* _Exercise set_
**A.** Write out everything in the passage on the Catholic faith from "The word Catholic" down to "all three senses.".
**B.** According to the passage on the Catholic faith, which two great sacraments are included?

The "One Holy Catholic and Apostolic Church" was founded by Our Lord Jesus Christ in His life and in His Passion on the Cross to provide all men with such a purpose throughout the ages of history. One of the living branches of this universal Church is the worldwide Anglican Communion now embracing many millions of communicants of many races and nations. This worldwide Communion is represented in our country by the Episcopal Church. This Church is not a provincial sect founded in modern times, but an integral part of the Anglican Communion, to whose official position as a branch of the "one Holy Catholic and Apostolic Church" (Nicene Creed) it is irrevocably committed by the American Prayer Book.1

To you, Our Mother, Ecclesia Anglicana, through the Episcopal Church of this country, offers not some part or some special version of the faith, but the complete and authentic "Catholic and Apostolic faith" of your fathers, preserved at the cost of age-long effort and sacrifice against the attacks of heresy and sectarianism.

WHAT IS MEANT BY THE "CATHOLIC
AND APOSTOLIC FAITH"?

The word Catholic means whole or complete. The Catholic faith, therefore, means the Christian faith understood not in any part alone, however important this part may be, but according to its integral wholeness, with nothing of vital importance excluded or omitted. Since the Christian religion is a many-sided instrument given by God as the means of saving man from the manifold evils he has brought upon himself by sin, Christianity will be essentially complete or "Catholic": (1) by including all the instruments which God has ordained as the regular means of human salvation; (2) by offering these universal instruments of salvation to all men; and (3) by offering them to all men throughout all the generations. This Church is "Catholic" in all three senses.

(1) This Church was given all the sacramental instruments of healing human life from sin. In His infinite wisdom and power, God has offered special means of salvation to special individuals and groups, living under special conditions, at special periods of history. Thus the thief on the Cross was granted a very special opportunity for the exercise of faith in recognizing the divinity of Our Lord during the desperate moments of the Crucifixion. The Christian martyrs during the bloody Roman persecutions, as well as many contemporary martyrs of the Nazi tyranny, have been granted special opportunities not open to all, for the exercise of Christian heroism. They have also been granted special forms of grace, enabling them to meet these situations with exceptional strength and virtue. But in addition to these unforeseeable and extraordinary channels of grace, God has granted certain general means of salvation which are accessible to all men, whatever their time and circumstances. These divinely given instruments, by which the human understanding is illumined and the human will strengthened for the performance of those works of sacrifice and redemption that common men must perform in every walk of life, if man is to be restored and saved, are called sacraments. In their "Catholic" entirety they consist of the two great sacraments, Baptism and Holy Communion, and the five sacramental rites: Confirmation, Penance, Holy Matrimony, Holy Orders, and Unction. The Anglican Communion is a branch of the "Catholic" Church. Hence every one of these seven divinely ordained instruments for the regeneration of the common life of man is available in this Church.

* _Given information_
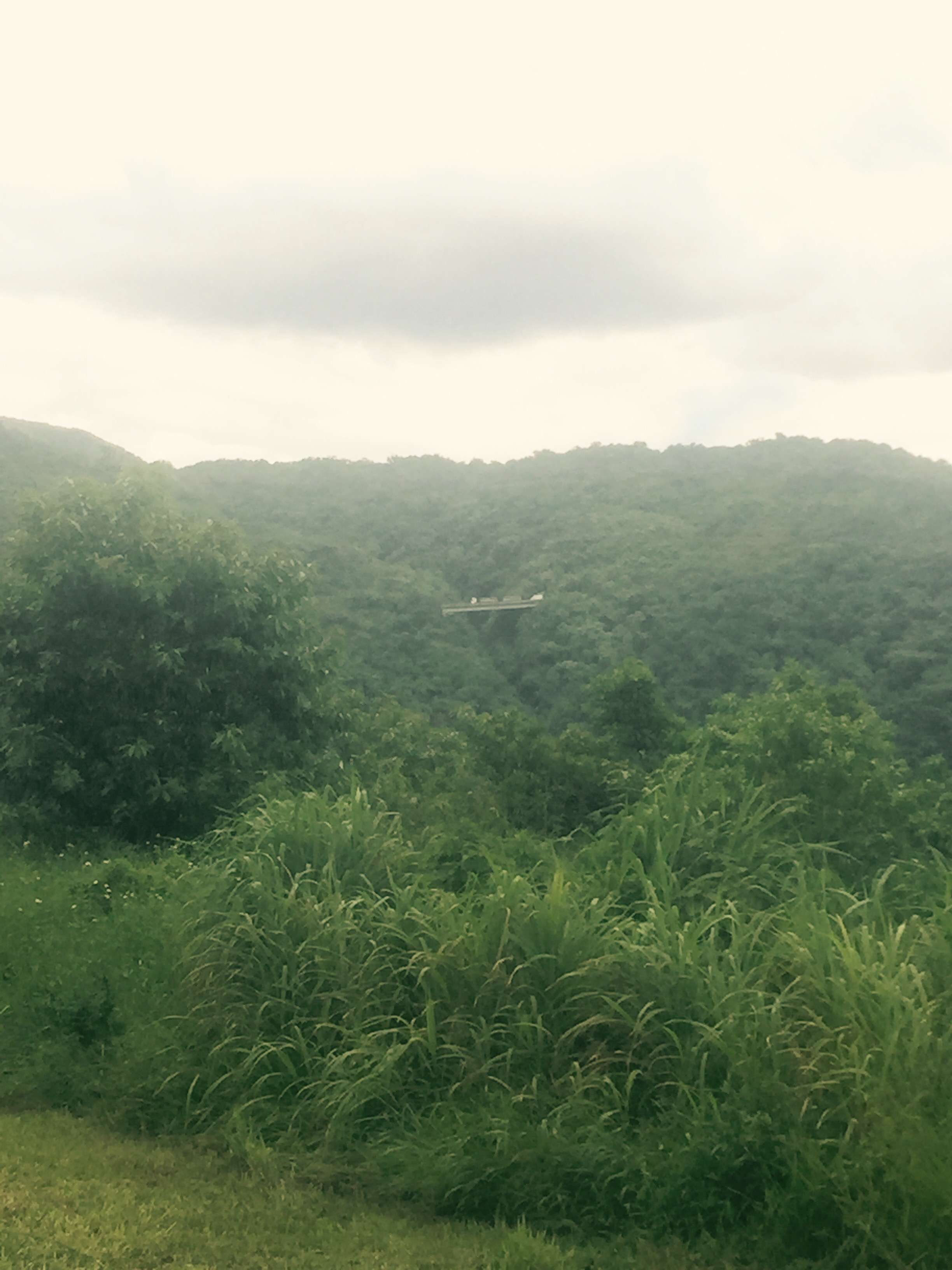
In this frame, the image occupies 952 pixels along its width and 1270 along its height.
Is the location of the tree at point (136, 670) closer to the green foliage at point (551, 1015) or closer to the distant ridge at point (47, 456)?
the green foliage at point (551, 1015)

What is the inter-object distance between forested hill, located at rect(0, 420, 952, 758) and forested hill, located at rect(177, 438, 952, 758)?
4.1 inches

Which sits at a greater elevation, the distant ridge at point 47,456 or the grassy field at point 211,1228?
the distant ridge at point 47,456

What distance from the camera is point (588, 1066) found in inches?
185

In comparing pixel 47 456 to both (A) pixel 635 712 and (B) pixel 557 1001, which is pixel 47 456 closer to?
(A) pixel 635 712

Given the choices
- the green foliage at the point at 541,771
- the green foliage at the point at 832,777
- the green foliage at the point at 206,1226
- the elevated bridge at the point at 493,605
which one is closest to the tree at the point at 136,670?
the green foliage at the point at 541,771

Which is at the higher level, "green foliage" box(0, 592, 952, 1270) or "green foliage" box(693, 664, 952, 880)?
"green foliage" box(693, 664, 952, 880)

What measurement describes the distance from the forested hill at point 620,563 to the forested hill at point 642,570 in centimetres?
10

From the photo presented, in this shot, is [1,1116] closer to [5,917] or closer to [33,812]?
[5,917]

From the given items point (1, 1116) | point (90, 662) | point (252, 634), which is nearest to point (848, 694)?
point (252, 634)

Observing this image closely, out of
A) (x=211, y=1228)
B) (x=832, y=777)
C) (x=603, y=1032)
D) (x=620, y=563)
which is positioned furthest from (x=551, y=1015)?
(x=620, y=563)

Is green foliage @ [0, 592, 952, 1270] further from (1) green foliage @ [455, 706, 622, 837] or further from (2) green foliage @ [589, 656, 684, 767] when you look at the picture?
(2) green foliage @ [589, 656, 684, 767]

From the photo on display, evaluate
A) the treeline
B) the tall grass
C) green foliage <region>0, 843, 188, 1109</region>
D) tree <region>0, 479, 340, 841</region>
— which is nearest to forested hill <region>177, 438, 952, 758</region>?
tree <region>0, 479, 340, 841</region>

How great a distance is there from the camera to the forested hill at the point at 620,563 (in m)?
32.3

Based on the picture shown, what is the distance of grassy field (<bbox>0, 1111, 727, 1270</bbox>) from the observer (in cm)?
360
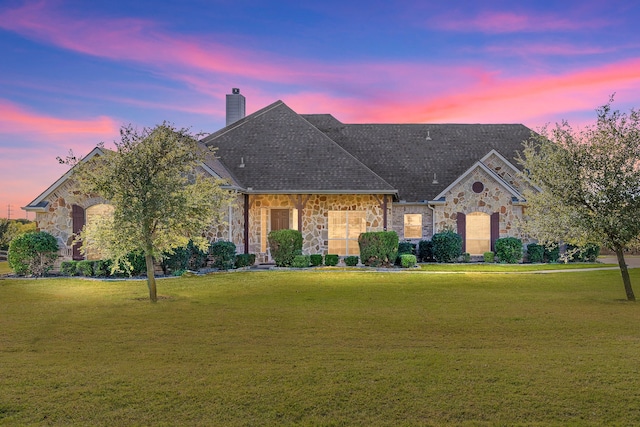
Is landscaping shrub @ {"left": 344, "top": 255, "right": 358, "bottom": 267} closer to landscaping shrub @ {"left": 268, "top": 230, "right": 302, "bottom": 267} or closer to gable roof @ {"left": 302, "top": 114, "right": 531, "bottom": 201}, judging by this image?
landscaping shrub @ {"left": 268, "top": 230, "right": 302, "bottom": 267}

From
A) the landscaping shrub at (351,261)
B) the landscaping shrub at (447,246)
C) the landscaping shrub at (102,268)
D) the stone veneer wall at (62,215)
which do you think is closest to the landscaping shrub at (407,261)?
the landscaping shrub at (351,261)

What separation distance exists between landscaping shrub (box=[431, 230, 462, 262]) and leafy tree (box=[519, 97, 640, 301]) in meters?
10.8

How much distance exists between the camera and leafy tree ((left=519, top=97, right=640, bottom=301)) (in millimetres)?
14172

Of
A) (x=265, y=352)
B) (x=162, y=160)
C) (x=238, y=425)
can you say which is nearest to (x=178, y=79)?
(x=162, y=160)

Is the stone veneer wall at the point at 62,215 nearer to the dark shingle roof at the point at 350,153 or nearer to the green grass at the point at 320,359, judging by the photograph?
the dark shingle roof at the point at 350,153

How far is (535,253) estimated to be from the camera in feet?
88.1

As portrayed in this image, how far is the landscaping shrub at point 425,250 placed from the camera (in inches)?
1055

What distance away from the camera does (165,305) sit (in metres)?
13.4

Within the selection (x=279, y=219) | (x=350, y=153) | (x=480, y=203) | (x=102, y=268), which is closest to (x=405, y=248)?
(x=480, y=203)

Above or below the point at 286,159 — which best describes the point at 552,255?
below

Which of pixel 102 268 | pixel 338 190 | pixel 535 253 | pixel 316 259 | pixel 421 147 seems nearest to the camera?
pixel 102 268

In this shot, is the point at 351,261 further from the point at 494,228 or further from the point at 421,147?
the point at 421,147

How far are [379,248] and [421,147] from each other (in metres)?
10.6

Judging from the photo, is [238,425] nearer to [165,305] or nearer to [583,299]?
[165,305]
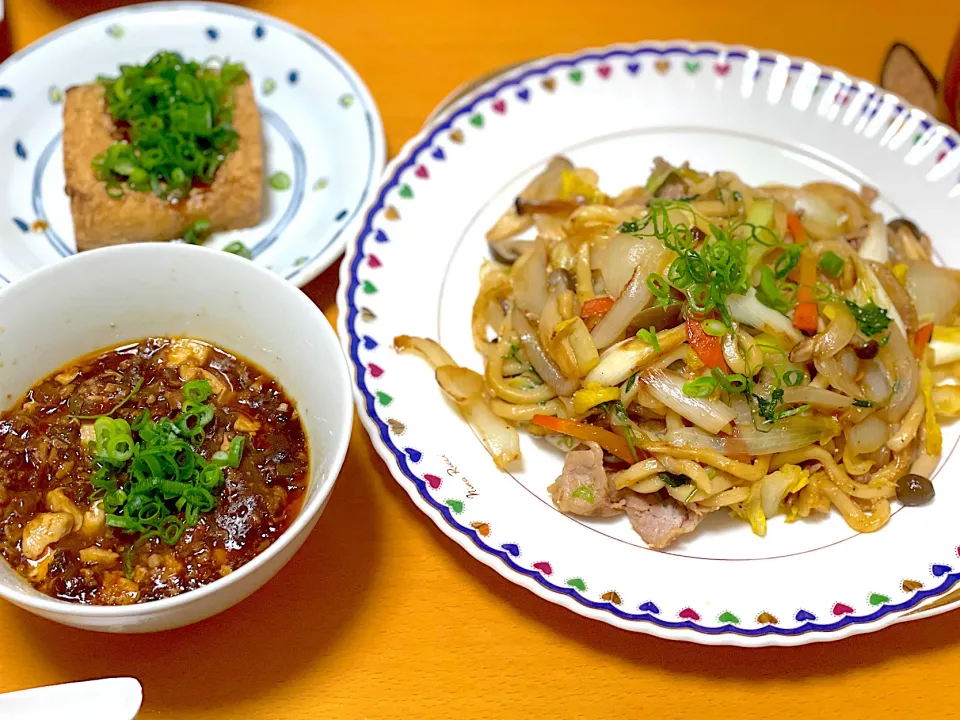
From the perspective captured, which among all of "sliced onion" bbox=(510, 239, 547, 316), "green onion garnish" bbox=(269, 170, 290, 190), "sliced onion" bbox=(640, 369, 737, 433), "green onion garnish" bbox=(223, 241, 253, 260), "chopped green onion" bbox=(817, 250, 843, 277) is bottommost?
"green onion garnish" bbox=(223, 241, 253, 260)

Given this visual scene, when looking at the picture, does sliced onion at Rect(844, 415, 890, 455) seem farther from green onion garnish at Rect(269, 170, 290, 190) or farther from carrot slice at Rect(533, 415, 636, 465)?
green onion garnish at Rect(269, 170, 290, 190)

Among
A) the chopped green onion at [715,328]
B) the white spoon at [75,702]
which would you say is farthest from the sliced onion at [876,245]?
the white spoon at [75,702]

* _Final results_
**A.**
The word Catholic means whole or complete. The Catholic faith, therefore, means the Christian faith understood not in any part alone, however important this part may be, but according to its integral wholeness, with nothing of vital importance excluded or omitted. Since the Christian religion is a many-sided instrument given by God as the means of saving man from the manifold evils he has brought upon himself by sin, Christianity will be essentially complete or "Catholic": (1) by including all the instruments which God has ordained as the regular means of human salvation; (2) by offering these universal instruments of salvation to all men; and (3) by offering them to all men throughout all the generations. This Church is "Catholic" in all three senses.

**B.** Baptism and Holy Communion.